Ternyata Long Wang menggunakan bola jiwa miliknya untuk menghidupkan Lin Tan kembali. Bola jiwa itu akan menopang tubuh seseorang dan mengikat nyawanya yang sebelumnya meninggalkan tubuh pemiliknya.

Dengan adanya bola jiwa itu, hidup dari Lin Tan bergantung dari hidup Long Wang. Selama ular itu masih hidup, maka Lin Tan pun akan tetap hidup, dan bisa dikatakan abadi, mengikuti panjangnya umur sang dewa ular emas.

"Bola jiwa seperti nyawaku yang kuberikan kepadamu. Ia mampu mengikat nyawamu agar tetap berada di tubuh yang kenyataannya sudah hancur," jelas Long Wang.

"Jadi, aku hidup karena bola jiwamu?" Lin Tan baru memahaminya.

"Garis besarnya adalah bila mengeluarkan bola jiwa itu dari tubuhmu, kau akan mati. Dan bila aku mati, kau juga akan mati. Lalu bila aku hidup sampai puluhan ribu tahun, kau juga akan mengalami hal yang serupa," ungkap Long Wang.

"Yah, aku mengerti. Namun apa tidak berlebihan bila harus hidup hingga puluhan ribu tahun?" Pikirnya. Lin Tan merasa aneh bila dirinya bisa hidup selama itu. 

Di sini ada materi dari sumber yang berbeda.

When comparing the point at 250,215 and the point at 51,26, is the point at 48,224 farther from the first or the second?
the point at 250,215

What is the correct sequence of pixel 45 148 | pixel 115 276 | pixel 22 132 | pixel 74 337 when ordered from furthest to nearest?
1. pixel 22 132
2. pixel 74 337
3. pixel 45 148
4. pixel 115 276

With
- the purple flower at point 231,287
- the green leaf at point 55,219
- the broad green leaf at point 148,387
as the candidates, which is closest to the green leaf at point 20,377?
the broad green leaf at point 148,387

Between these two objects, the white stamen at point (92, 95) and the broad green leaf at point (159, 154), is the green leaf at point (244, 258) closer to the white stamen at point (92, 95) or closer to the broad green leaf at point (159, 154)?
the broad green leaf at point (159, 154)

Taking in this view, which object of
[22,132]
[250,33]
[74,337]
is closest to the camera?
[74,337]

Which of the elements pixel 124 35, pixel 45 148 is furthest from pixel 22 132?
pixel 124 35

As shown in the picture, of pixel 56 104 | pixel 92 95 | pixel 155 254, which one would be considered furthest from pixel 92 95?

"Intinya, ingat saja janji, tekad, dan tujuanmu ketika kau ingin hidup kembali. Aku memberikan kesempatan kedua ini bukan hanya sebagai rasa belas kasihan saja. Namun karena aku juga memiliki tujuan tersendiri," ungkap Long Wang.

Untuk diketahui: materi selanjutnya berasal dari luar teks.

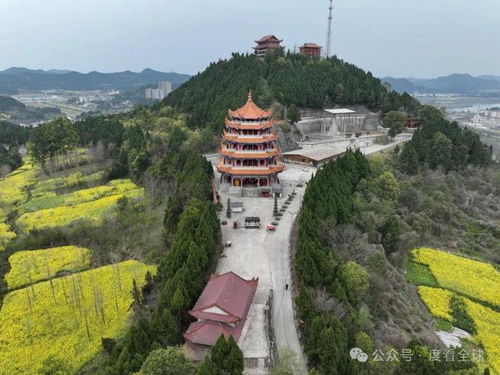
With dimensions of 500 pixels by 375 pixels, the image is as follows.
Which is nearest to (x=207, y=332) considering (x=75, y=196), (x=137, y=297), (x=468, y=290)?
(x=137, y=297)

Ketika mendengar hal itu, Lin Tan langsung mengerti apa yang harus ia perjuangkan sekarang. Tekad, janji dan dendam yang ia topang di pundaknya akan menjadi bahan bakar untuk hidupnya.

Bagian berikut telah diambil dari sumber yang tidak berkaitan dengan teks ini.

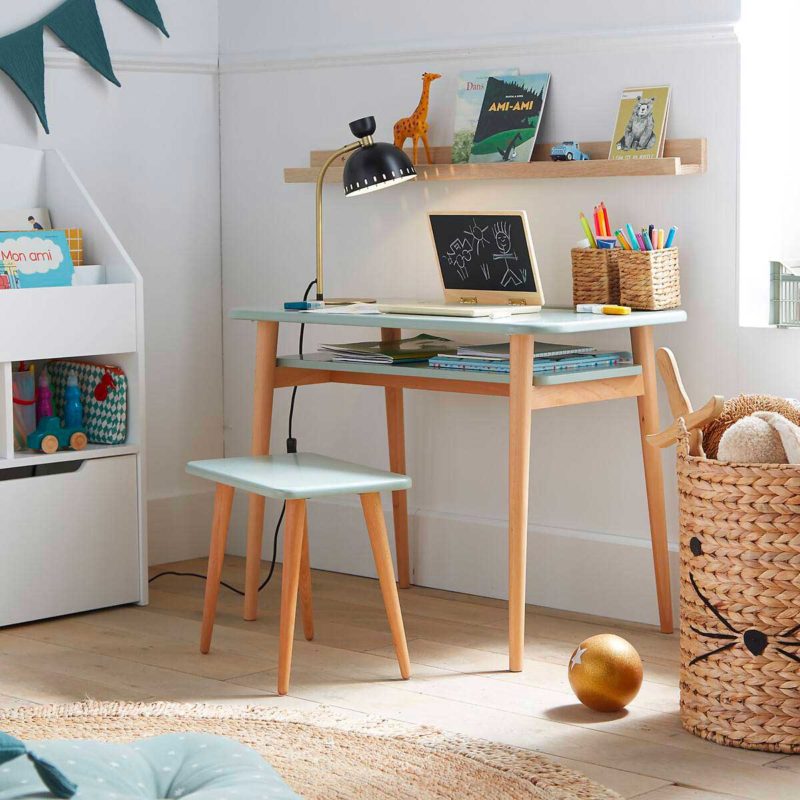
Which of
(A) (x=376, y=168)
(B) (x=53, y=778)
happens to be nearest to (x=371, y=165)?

"Aku ingat semuanya. Aku tidak akan lupa dengan apa yang terjadi dengan kedua orang yang kusayang," ucapnya. Lin Tan kembali menoleh ke arah jasad adik-adiknya.

Long Wang hanya bisa melihatnya dengan raut wajah terluka. Bagi dirinya, nasib tragis dari kedua adik Lin Tan adalah salah satu dari sekian banyak gambaran takdir yang harus diterima oleh orang-orang yang bertemu dengan para iblis itu.

Untungnya teknik waktu milik Long Wang bisa memulihkan jasad keduanya. Perlahan kedua jasad itu kembali pulih seperti sedia kala. Daging, otot, organ dalam dan kulit yang berceceran pun kembali ke tempatnya semula. Namun sayangnya teknik itu hanya bisa memundurkan waktu, bukan mengembalikan nyawa.

Lin Tan tidak menyangka bila ular emas itu begitu baik kepadanya. Ia berjalan ke arah kedua jasad adiknya yang telah kembali utuh. Tangis pun pecah dan suara Lin Tan pun menggema ke segala penjuru.

"Aku hanya bisa menolong sampai di sini saja. Makamkan kedua adikmu dengan layak, lalu ucapkan salam perpisahan ke mereka berdua. Karena selanjutnya, kita harus bergegas pergi untuk menentukan nasib dunia ini, ucap Long Wang.